Takata pleaded guilty in February 2017 to one count of wire fraud for misleading automakers about the safety of its exploding air bags, which had been linked to at least 17 deaths. The company agreed to a US$1 billion settlement, including a US$25 million fine, US$850 million to automakers for recalls and US$125 million in compensation to accident victims. 

While a criminal case against Boeing seems unlikely, "it could be a legal nightmare" for the company if it misled regulators or hid information to speed approval of the 737 Max design, said Mr Marc Moller, who represents victims and families in air crash claims. The FAA could impose a whopping fine and victims' families could demand large cash settlements or punitive damages, he said.

The criminal probe could aid civil lawsuits if plaintiffs can get hold of evidence collected by the government, said Mr Mike Slack, a lawyer for crash victims with the Austin, Texas, firm Slack Davis Sanger.

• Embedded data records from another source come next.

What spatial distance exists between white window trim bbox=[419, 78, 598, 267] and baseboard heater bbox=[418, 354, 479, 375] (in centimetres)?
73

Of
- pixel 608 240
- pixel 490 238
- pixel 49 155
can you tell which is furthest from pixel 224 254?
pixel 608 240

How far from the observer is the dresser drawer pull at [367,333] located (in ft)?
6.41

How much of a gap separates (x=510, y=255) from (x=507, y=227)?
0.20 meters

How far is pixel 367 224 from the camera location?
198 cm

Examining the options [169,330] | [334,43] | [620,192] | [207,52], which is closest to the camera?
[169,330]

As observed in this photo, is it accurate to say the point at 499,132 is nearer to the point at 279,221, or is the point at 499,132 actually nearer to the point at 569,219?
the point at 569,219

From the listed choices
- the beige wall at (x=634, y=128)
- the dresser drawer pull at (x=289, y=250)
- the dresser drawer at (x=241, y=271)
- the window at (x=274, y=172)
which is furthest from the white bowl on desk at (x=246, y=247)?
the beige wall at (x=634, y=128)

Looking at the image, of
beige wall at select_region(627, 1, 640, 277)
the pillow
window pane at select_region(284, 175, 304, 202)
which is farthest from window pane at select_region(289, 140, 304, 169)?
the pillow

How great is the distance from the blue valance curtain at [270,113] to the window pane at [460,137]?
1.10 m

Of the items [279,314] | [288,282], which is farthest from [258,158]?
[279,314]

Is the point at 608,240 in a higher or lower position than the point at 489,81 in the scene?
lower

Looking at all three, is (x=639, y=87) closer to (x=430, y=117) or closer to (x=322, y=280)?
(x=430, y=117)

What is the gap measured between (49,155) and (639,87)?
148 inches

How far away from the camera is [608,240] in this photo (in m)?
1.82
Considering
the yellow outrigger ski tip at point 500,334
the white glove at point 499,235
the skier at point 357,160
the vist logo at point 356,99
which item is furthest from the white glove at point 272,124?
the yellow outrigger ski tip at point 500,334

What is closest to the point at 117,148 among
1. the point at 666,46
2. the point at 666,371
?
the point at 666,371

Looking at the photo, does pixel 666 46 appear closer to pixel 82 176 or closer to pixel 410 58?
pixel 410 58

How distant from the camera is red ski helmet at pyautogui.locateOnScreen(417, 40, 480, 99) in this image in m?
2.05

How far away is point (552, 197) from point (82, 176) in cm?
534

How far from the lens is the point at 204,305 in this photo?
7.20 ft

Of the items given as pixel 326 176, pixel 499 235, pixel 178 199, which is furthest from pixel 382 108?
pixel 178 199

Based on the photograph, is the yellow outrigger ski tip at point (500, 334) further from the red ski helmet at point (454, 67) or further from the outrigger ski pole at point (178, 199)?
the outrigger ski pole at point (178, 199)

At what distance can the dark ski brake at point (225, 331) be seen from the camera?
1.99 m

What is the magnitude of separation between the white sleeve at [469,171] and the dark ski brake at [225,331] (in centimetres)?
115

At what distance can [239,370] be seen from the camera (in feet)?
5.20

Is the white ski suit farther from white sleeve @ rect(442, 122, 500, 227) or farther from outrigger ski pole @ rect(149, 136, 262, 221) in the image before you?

But criminal investigations also can slow down civil litigation, particularly if witnesses invoke their fifth-amendment right against self-incrimination, said plaintiffs' attorney Kevin Durkin, a former prosecutor who represents victims of airplane crashes.

"In any civil litigation, we gather evidence," Mr Durkin said. "If people are taking the 5th, it deters us in seeking the ultimate truth."

Criminal charges have occurred after airline crashes.

In 1996, federal and state authorities investigated airline maintenance contractor SabreTech after the crash of a ValueJet plane in southern Florida. Prosecutors claimed company employees had loaded oxygen generators on the flight in violation of safety rules. The generators exploded after take-off, causing the crash of a DC-9 and the death of all on board.

Federal prosecutors charged SabreTech and three employees, two of whom were found not guilty at trial. The third fled and remains a fugitive. SabreTech was found guilty of mishandling hazardous materials and failing to properly train its employees, though the conviction on the federal mishandling charges was reversed on appeal.

SabreTech settled state murder and manslaughter charges by pleading no contest to a charge of mishandling hazardous waste and agreeing to pay US$500,000.